-- start DATA PROVIDED --

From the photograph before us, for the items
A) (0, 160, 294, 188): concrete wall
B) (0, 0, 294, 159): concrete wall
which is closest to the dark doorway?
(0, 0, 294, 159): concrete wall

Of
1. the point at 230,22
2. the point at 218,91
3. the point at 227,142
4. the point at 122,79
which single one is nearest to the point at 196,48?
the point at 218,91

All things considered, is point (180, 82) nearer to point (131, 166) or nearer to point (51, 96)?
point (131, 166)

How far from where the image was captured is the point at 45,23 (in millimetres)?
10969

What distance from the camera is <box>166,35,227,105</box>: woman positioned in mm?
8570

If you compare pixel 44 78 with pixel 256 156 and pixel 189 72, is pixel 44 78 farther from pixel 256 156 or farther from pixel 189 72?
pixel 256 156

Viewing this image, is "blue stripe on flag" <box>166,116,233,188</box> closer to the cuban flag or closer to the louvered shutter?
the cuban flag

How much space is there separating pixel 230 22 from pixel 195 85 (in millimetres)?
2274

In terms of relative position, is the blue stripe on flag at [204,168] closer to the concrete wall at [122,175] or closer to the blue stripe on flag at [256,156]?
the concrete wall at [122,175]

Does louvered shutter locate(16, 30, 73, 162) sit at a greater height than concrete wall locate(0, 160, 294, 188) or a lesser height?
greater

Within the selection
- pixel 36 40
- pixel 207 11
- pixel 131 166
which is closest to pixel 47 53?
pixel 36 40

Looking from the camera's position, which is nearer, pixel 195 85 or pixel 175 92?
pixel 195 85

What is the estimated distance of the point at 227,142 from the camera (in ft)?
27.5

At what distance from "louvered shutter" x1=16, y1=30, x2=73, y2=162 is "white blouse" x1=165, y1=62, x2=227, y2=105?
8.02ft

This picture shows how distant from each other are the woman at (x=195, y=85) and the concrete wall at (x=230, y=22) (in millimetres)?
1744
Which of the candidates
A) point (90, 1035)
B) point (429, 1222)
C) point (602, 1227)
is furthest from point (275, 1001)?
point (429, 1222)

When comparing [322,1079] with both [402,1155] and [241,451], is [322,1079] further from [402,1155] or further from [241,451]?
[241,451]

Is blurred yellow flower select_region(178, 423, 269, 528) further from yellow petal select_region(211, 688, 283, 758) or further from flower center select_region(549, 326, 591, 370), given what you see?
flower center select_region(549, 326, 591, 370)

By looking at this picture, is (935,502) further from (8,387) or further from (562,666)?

-- end DATA PROVIDED --
-- start DATA PROVIDED --

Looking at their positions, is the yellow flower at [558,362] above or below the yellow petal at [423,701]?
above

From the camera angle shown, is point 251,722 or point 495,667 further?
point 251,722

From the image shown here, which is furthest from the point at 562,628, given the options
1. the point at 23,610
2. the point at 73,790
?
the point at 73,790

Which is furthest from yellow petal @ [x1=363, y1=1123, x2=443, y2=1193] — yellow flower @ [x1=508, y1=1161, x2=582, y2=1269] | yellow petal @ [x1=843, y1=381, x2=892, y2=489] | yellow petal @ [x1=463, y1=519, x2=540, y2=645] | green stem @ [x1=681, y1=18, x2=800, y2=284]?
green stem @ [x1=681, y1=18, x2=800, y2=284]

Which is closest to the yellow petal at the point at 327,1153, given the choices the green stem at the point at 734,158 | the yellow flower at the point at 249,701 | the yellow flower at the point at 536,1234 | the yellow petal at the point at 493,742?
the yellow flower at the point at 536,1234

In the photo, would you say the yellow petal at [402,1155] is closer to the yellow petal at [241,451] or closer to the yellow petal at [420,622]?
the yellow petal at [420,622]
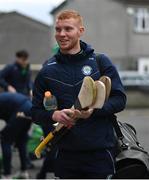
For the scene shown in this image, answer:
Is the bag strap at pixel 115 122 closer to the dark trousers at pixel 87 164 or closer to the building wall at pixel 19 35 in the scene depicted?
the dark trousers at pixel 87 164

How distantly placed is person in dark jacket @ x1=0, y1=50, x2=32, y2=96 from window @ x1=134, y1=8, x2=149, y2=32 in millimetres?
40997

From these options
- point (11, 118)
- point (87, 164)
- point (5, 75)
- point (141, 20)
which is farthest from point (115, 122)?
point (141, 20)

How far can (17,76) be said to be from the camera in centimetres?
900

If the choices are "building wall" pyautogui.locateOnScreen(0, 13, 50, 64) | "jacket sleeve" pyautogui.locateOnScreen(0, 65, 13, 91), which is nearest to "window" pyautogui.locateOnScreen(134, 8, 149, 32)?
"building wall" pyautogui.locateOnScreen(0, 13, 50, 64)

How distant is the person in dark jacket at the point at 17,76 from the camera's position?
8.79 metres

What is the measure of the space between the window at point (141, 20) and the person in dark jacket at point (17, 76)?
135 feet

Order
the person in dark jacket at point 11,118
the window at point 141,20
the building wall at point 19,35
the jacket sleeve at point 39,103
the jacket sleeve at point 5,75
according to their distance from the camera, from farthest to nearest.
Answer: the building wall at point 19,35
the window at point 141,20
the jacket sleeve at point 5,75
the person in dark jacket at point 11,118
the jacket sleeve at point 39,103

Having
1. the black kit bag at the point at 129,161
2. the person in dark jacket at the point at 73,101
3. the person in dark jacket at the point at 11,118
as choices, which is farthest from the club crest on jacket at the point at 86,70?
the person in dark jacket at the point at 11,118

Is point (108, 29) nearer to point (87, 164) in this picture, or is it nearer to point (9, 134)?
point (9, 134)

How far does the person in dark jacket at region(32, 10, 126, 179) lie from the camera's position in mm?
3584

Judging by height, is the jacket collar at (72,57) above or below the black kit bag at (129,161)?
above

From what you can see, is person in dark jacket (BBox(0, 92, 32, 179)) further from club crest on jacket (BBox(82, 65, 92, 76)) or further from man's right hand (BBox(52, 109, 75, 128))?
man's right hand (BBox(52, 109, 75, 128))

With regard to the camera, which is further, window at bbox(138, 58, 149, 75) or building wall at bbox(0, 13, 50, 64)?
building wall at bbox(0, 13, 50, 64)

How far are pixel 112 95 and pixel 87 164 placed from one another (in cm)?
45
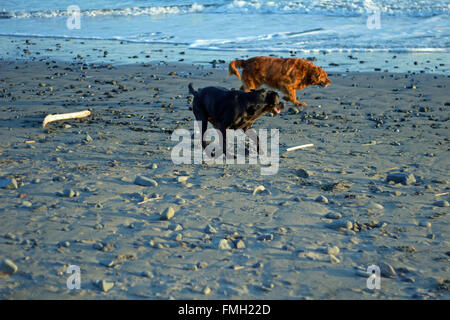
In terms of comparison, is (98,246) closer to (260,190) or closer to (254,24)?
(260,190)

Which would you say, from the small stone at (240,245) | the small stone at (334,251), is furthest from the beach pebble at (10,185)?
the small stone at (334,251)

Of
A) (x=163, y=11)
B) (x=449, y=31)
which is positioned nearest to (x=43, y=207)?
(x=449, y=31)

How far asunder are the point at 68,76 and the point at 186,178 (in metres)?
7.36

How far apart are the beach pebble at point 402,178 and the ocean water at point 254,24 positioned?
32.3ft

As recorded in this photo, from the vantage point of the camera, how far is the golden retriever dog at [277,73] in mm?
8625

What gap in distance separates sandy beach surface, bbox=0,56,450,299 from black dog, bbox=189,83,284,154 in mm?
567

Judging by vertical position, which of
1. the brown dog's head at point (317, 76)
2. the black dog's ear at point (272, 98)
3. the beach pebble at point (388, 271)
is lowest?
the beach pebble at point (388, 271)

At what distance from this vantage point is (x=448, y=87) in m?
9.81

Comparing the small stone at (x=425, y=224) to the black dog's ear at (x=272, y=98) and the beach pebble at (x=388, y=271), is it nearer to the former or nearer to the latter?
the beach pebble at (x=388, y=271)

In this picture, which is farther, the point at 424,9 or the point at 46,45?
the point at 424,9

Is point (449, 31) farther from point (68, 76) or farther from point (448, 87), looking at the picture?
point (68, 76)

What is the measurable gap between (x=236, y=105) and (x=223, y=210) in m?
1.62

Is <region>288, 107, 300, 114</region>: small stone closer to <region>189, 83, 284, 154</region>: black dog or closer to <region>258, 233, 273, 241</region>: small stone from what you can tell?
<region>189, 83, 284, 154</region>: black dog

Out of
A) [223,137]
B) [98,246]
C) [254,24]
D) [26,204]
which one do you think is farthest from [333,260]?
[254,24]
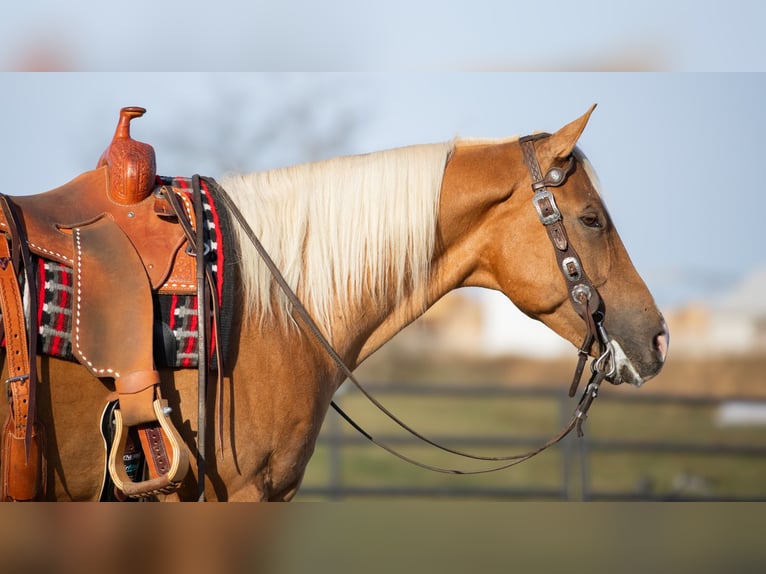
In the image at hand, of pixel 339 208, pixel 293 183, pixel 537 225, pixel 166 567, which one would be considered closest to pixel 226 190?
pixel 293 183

-- end DATA PROVIDED --
-- start DATA PROVIDED --

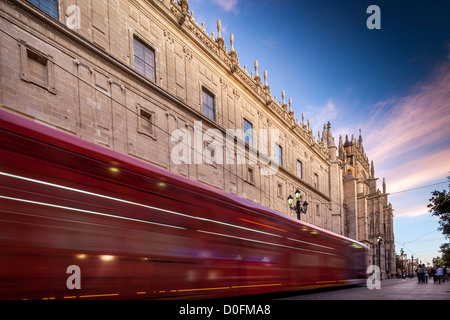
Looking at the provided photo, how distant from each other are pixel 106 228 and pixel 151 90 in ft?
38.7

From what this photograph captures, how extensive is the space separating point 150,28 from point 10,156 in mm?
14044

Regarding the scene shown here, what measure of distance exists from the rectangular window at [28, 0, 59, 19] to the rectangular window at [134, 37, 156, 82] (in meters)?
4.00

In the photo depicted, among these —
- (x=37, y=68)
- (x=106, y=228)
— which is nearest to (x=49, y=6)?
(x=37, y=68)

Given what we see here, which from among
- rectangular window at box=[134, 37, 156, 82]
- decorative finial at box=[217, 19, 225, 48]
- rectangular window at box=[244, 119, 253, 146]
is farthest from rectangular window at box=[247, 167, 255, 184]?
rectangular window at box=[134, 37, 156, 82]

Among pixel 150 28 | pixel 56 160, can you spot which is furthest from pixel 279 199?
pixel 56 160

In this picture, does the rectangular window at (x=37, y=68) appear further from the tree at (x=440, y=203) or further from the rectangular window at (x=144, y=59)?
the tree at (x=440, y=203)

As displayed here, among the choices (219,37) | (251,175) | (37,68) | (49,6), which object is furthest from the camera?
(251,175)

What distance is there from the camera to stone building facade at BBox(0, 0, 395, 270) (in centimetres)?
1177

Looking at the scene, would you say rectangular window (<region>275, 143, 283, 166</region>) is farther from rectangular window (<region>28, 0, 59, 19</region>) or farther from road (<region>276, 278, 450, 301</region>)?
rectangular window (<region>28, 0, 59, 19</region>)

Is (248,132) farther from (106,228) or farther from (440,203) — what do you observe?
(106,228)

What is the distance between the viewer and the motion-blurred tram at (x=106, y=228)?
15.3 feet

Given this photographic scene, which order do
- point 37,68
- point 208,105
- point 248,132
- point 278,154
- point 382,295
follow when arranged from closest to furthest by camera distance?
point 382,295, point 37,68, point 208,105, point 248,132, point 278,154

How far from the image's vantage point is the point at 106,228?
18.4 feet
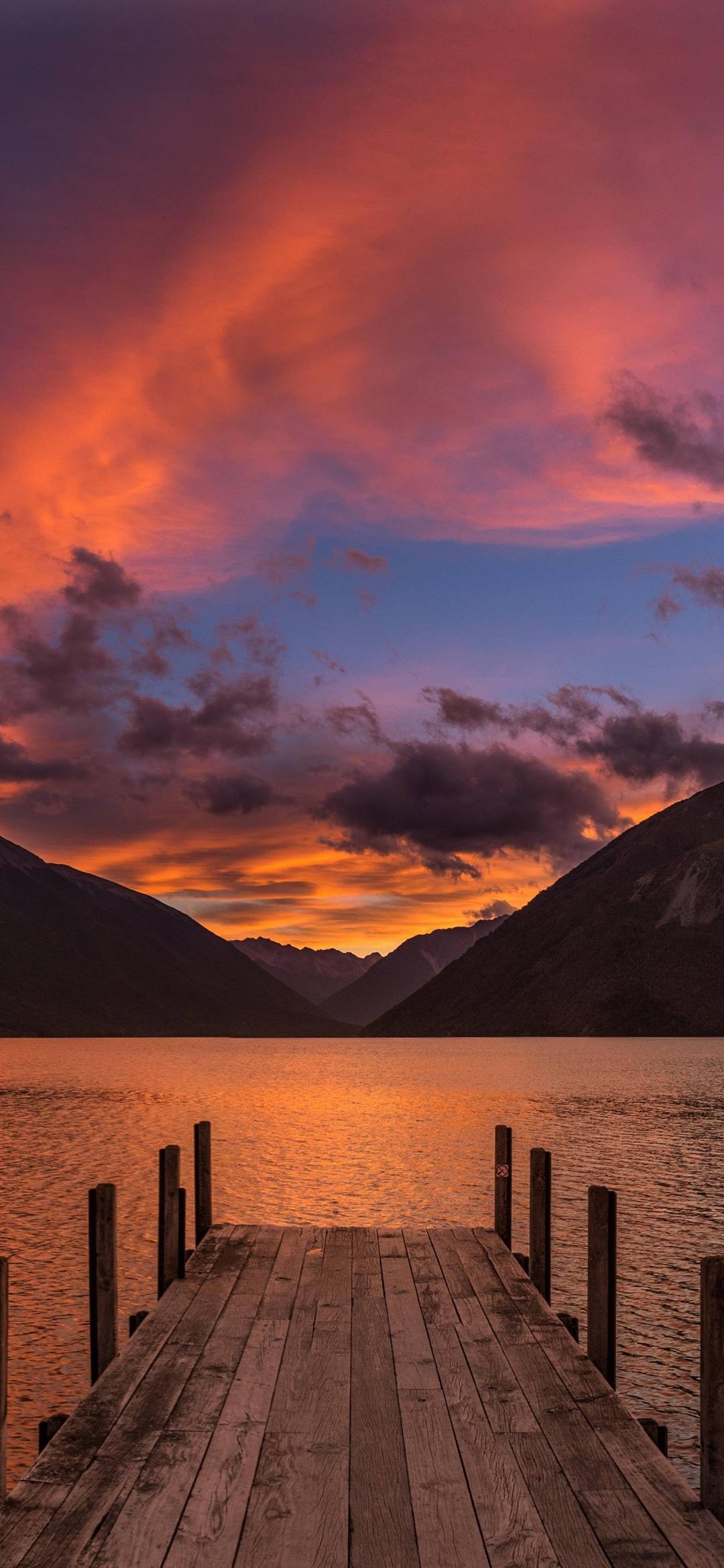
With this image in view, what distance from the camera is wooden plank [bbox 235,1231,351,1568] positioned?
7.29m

-- end DATA PROVIDED --

● **GOAL**: Locate every line in the entries above that contains the string "center" and copy each such line.

● **SOLUTION TO THE EXERCISE**:
Is blurred yellow flower select_region(178, 423, 269, 528) further from yellow petal select_region(211, 688, 283, 758) or further from flower center select_region(549, 326, 591, 370), given what you see?
flower center select_region(549, 326, 591, 370)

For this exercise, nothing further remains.